Text provided:
+-------+
Chapter 4. Talking About SRE (SRE Advocacy)
Welcome to a highly meta chapter in which we are going to be talking about talking about SRE.1 Effective SRE advocacy turns out to be crucial for both individuals and organizations, for reasons we will see in a minute. In this chapter, we’re going to explore the craft of SRE advocacy and what resources you have available to hone it for both vantage points. We will talk about the kinds of stories that matter and how to pick the most effective ones, and I will offer a whole slew of tips on the subject. This chapter is about the stories we tell ourselves.
Why It Matters, Even Early in Your Experience with SRE
Without fail, you will at some point have to explain to others what SRE is and why it matters. That point invariably comes much sooner than you would expect,2 which is why this chapter is right up front with the rest of the introductory material.
When I say explain it to others, I mean people who run the gamut from your grandparents to your CEO. Sometimes you will just be satisfying someone’s curiosity at a cocktail party, but it’s equally likely you will be in a position of singing for your supper as you have to justify SRE’s presence in your organization and why someone should continue to pay for it.3 It is also very common to have to explain to another group in your org what SRE is and why it would be in their best interest to engage with you. I don’t believe I am exaggerating when I say that the survival of SRE at a company is predicated on the strength of its advocacy.
+-------+
Exercises:
(1) In the SRE advocacy text, what does the author say the survival of SRE at a company depends on?
(2) Carry on with the SRE advocacy text, picking up after its final sentence in the same voice.
The entries after this point come from a separate source and are not part of the SRE advocacy text.

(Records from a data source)
+-------+
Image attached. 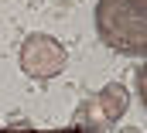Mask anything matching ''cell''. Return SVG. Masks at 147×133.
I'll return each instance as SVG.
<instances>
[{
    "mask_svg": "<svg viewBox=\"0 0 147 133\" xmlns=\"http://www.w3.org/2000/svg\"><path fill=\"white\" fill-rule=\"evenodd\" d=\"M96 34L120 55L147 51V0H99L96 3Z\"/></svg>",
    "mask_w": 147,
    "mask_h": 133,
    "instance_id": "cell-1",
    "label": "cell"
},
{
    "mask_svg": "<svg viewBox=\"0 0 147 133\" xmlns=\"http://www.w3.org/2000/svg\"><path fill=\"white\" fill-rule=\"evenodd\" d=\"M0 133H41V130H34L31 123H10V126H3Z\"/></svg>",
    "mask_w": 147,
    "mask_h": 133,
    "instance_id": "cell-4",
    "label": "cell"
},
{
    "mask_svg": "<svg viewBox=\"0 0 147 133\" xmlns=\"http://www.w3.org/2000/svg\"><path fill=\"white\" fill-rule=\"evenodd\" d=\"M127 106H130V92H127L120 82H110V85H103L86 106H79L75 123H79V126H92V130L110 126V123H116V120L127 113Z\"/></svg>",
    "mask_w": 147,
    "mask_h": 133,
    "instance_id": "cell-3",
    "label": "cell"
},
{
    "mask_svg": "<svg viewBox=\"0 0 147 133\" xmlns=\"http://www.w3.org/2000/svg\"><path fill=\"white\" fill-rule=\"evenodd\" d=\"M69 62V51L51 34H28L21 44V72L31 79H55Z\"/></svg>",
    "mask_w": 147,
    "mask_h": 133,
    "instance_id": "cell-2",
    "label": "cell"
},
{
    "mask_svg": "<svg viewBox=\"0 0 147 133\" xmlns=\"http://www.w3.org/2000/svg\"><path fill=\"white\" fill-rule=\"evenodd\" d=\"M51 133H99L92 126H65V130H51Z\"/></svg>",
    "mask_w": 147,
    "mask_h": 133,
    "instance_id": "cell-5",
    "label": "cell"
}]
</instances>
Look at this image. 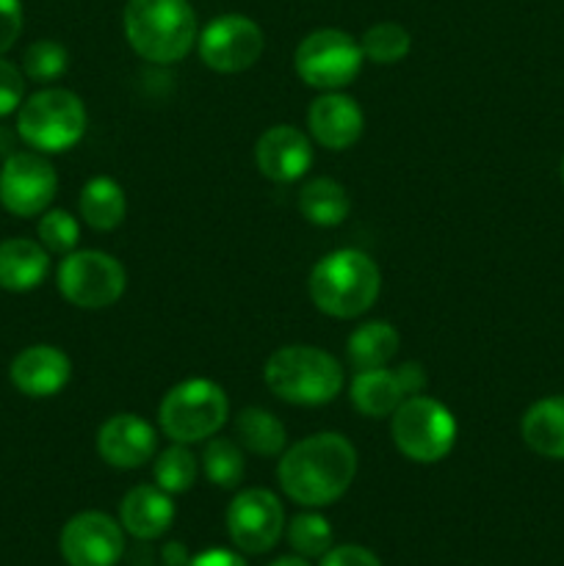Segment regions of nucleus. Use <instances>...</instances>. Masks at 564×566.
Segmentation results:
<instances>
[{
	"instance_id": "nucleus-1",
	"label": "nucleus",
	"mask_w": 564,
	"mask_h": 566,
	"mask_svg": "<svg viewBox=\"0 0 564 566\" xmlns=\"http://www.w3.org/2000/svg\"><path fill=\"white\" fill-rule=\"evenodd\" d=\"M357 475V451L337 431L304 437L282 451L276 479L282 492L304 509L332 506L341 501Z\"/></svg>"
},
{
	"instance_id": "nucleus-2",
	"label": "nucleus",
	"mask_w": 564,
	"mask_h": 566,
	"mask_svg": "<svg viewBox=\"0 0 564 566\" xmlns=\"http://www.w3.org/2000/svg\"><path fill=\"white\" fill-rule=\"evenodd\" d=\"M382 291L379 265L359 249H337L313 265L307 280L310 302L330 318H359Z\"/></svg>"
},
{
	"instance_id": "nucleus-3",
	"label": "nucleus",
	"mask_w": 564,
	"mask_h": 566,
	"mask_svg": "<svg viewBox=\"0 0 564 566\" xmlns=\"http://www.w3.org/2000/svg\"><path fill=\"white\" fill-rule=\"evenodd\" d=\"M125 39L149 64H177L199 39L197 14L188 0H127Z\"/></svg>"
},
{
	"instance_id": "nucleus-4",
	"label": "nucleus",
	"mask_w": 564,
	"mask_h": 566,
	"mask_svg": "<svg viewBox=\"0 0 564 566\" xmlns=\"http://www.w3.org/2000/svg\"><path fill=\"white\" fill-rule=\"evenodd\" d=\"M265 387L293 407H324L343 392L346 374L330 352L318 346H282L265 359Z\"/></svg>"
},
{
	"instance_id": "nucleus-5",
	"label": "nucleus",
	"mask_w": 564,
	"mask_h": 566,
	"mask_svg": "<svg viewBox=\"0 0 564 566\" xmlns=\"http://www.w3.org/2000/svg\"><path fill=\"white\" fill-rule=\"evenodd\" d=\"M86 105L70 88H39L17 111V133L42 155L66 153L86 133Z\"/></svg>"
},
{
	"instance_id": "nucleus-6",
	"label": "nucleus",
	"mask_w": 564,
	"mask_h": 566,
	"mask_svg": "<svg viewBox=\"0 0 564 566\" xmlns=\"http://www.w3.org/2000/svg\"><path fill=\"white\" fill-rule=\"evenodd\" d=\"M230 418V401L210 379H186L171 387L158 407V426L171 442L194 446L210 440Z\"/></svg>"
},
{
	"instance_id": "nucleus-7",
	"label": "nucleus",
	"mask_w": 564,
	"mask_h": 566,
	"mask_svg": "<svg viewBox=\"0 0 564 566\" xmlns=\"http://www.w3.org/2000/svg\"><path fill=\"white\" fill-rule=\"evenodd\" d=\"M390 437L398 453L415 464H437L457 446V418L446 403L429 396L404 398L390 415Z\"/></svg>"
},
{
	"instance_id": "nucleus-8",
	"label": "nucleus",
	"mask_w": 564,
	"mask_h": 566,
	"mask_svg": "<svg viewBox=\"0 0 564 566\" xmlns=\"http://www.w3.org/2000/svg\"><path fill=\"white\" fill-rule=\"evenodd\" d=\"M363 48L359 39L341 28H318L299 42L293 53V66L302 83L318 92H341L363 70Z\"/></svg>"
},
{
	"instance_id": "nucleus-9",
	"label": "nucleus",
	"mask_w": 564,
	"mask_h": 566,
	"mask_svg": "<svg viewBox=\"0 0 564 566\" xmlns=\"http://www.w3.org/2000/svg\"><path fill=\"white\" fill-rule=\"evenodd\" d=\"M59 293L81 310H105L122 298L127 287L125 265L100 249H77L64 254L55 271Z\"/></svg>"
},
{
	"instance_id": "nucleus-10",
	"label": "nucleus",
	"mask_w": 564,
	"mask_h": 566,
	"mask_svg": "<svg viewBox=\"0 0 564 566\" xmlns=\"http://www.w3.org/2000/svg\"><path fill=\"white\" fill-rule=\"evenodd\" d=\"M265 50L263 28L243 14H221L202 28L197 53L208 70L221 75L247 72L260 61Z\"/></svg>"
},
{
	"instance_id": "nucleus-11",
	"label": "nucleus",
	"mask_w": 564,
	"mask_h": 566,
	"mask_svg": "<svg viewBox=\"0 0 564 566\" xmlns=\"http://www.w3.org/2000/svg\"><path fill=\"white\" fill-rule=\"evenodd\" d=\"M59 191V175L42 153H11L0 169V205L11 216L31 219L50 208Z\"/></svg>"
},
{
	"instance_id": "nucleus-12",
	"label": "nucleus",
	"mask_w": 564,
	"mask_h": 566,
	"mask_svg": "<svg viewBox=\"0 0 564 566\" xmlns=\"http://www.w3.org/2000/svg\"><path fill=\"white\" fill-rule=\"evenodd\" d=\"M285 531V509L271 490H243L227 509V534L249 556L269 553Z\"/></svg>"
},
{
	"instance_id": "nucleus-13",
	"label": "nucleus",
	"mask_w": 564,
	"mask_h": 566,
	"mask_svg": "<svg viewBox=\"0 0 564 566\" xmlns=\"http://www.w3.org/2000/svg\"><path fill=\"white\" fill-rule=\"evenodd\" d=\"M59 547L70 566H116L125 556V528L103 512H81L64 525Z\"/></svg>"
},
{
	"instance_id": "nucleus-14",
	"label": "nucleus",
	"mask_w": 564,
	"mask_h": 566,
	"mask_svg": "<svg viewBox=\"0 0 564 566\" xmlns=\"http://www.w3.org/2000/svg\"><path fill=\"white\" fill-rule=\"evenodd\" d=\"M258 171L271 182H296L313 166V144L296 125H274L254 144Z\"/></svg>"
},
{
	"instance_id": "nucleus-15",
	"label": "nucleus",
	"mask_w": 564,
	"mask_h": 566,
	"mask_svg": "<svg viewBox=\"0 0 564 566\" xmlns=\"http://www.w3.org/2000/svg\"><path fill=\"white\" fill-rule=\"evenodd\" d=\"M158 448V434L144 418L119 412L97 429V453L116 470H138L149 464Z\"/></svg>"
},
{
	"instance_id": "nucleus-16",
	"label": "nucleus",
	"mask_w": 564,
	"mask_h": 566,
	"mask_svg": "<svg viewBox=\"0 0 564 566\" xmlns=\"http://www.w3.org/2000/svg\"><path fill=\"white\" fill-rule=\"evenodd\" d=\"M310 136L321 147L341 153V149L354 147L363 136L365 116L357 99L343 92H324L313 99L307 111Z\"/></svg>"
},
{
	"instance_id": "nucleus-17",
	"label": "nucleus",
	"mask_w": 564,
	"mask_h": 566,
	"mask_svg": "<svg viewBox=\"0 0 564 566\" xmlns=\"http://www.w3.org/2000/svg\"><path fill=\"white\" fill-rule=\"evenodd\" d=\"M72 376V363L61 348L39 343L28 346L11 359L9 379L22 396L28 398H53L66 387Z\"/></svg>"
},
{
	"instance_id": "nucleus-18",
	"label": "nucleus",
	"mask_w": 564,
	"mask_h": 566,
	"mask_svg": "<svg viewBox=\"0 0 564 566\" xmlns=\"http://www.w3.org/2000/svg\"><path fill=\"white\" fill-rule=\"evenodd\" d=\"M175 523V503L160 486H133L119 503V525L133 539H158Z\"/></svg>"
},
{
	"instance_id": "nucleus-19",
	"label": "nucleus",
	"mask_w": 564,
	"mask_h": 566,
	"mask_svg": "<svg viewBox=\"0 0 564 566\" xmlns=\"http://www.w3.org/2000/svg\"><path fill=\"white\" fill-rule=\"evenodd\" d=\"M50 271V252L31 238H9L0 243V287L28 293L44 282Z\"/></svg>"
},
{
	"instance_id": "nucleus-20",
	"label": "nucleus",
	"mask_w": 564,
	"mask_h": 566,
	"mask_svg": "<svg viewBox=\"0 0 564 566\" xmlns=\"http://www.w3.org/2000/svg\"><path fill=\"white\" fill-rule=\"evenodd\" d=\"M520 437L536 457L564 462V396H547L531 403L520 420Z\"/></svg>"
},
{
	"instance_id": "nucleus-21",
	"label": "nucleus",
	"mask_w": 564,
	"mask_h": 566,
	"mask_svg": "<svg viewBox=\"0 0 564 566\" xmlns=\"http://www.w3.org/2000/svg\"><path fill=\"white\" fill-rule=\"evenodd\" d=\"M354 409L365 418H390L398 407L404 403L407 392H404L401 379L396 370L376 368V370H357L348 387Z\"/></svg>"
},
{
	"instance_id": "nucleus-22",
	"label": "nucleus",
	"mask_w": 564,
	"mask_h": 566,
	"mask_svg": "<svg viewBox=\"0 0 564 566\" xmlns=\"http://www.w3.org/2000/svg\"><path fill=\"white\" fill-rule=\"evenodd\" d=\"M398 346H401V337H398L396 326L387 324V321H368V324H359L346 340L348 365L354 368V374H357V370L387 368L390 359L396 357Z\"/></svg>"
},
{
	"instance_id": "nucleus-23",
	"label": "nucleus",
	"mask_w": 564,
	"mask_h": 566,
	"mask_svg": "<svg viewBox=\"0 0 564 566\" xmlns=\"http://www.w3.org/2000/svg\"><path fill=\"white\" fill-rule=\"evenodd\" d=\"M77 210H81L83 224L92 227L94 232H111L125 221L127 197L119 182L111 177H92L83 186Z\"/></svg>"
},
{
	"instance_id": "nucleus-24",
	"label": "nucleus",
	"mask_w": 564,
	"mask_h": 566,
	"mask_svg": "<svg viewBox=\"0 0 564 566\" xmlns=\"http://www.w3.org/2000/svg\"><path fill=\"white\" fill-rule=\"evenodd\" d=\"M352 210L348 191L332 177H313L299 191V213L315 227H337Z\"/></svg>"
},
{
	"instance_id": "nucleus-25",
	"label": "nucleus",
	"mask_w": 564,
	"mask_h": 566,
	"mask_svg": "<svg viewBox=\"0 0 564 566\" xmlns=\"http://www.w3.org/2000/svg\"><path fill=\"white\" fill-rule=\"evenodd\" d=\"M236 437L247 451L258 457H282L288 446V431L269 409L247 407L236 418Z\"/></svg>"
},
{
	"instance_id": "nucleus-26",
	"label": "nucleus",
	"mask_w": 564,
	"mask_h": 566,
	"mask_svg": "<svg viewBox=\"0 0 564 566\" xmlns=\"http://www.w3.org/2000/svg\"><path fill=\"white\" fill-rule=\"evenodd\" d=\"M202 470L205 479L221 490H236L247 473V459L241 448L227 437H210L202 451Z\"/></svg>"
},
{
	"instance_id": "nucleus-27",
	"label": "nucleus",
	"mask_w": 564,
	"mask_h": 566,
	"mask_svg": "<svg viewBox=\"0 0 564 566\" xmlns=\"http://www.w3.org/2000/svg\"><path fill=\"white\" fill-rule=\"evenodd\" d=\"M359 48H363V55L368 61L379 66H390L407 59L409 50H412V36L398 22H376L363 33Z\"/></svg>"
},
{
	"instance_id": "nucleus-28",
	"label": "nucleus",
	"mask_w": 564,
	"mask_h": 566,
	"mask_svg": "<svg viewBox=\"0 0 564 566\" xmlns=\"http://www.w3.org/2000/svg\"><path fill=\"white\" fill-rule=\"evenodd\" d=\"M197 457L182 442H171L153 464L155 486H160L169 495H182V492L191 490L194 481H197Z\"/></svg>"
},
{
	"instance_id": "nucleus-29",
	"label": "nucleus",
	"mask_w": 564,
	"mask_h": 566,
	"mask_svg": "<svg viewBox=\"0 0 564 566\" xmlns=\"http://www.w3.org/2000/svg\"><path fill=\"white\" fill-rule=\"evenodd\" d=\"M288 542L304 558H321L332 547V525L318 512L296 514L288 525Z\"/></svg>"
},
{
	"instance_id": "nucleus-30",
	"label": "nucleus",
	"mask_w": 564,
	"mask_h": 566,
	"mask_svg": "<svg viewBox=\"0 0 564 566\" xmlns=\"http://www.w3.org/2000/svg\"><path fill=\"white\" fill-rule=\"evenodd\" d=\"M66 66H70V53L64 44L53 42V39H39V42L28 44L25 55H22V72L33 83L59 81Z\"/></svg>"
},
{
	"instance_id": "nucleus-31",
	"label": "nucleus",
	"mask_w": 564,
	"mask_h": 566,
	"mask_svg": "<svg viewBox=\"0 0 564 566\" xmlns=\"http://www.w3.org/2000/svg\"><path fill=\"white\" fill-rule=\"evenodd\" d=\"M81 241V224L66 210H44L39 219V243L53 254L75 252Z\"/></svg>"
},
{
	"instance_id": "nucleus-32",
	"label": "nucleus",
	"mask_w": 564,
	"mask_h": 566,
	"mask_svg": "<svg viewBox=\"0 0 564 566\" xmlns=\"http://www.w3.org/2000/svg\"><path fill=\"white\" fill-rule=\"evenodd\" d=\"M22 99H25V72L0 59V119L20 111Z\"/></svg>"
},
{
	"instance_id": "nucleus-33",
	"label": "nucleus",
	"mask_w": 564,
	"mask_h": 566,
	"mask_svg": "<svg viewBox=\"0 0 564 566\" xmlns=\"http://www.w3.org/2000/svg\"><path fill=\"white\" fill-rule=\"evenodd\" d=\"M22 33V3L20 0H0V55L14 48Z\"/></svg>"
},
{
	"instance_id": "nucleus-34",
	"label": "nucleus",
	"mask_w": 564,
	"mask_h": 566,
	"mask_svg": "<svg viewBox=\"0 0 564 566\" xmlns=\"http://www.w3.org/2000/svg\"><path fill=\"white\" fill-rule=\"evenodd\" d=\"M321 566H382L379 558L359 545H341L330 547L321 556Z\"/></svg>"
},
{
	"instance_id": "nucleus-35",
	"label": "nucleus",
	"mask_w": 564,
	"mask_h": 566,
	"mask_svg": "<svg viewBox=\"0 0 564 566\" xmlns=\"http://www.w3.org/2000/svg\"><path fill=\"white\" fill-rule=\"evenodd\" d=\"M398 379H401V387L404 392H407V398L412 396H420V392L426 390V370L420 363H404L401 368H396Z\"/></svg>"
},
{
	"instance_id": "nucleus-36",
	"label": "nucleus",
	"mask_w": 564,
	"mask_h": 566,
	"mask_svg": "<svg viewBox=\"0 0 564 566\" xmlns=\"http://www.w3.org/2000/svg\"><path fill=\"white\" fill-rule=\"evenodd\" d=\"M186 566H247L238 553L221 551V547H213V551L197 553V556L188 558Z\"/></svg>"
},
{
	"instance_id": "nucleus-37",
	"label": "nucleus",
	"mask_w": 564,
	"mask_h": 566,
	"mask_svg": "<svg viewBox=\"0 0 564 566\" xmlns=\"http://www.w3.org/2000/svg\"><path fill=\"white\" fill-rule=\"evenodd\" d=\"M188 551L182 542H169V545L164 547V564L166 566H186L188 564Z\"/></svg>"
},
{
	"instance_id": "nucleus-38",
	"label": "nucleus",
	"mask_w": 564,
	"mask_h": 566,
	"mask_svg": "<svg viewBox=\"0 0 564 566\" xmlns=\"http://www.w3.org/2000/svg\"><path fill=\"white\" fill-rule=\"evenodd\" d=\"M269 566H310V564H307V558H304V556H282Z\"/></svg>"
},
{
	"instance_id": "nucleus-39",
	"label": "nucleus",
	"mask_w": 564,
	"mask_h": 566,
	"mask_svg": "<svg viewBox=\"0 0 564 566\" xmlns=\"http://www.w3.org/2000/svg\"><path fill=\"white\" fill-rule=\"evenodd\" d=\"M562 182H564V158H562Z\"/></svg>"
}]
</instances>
+-------+
Task answers:
(1) The strength of its advocacy.

(2)
I believe that survival is probably a strong enough motivator for you to pay attention to advocacy, but I will throw one more reason into the mix: identity. I’m convinced that the stories we tell ourselves are a major way identity is formed. I’m very confident that what SRE means personally and organizationally matters to you (or you are in the wrong book, my friend).
When It Matters
So when is SRE advocacy particularly important? I’ve already mentioned a few scenarios, but let’s explore this question a little further. In my experience, SRE advocacy is crucial in the personal context when dealing with hiring and career changes. Not only do you have to sell yourself and why you personally will improve your potential employers’ lives, but part of the sell has to include why your SRE approach/mindset can make a difference.
If you are applying for a job at an organization that already has an SRE story (weak or strong), this is your moment to determine whether your SRE story matches theirs. I’d strongly suggest that you pay very close attention to how well they are able to articulate their SRE story in the hiring process. If they can’t be clear or consistent in their description to you of SRE and its purpose, that will give you a really good signal about how effective they are at expressing this to others in the organization.
Organizationally, I’ve seen SRE advocacy be crucial in two settings: during the early stages of SRE and when attempting an expansion of influence. The first setting is pretty obvious; if you are trying to establish SRE in an organization, there’s a lot of education and justification that has to take place. We’ll talk about this more in this chapter, but how SRE gets framed in discussions can have a significant impact on how people will treat it going forward.
The second setting where advocacy is crucial is the expansion phase. I might say it like this: “Cool, you’ve been able to set up a new SRE group. Now you have to get others to play with you. How are you going to do that?”4 Effective advocacy is how you are going to do that.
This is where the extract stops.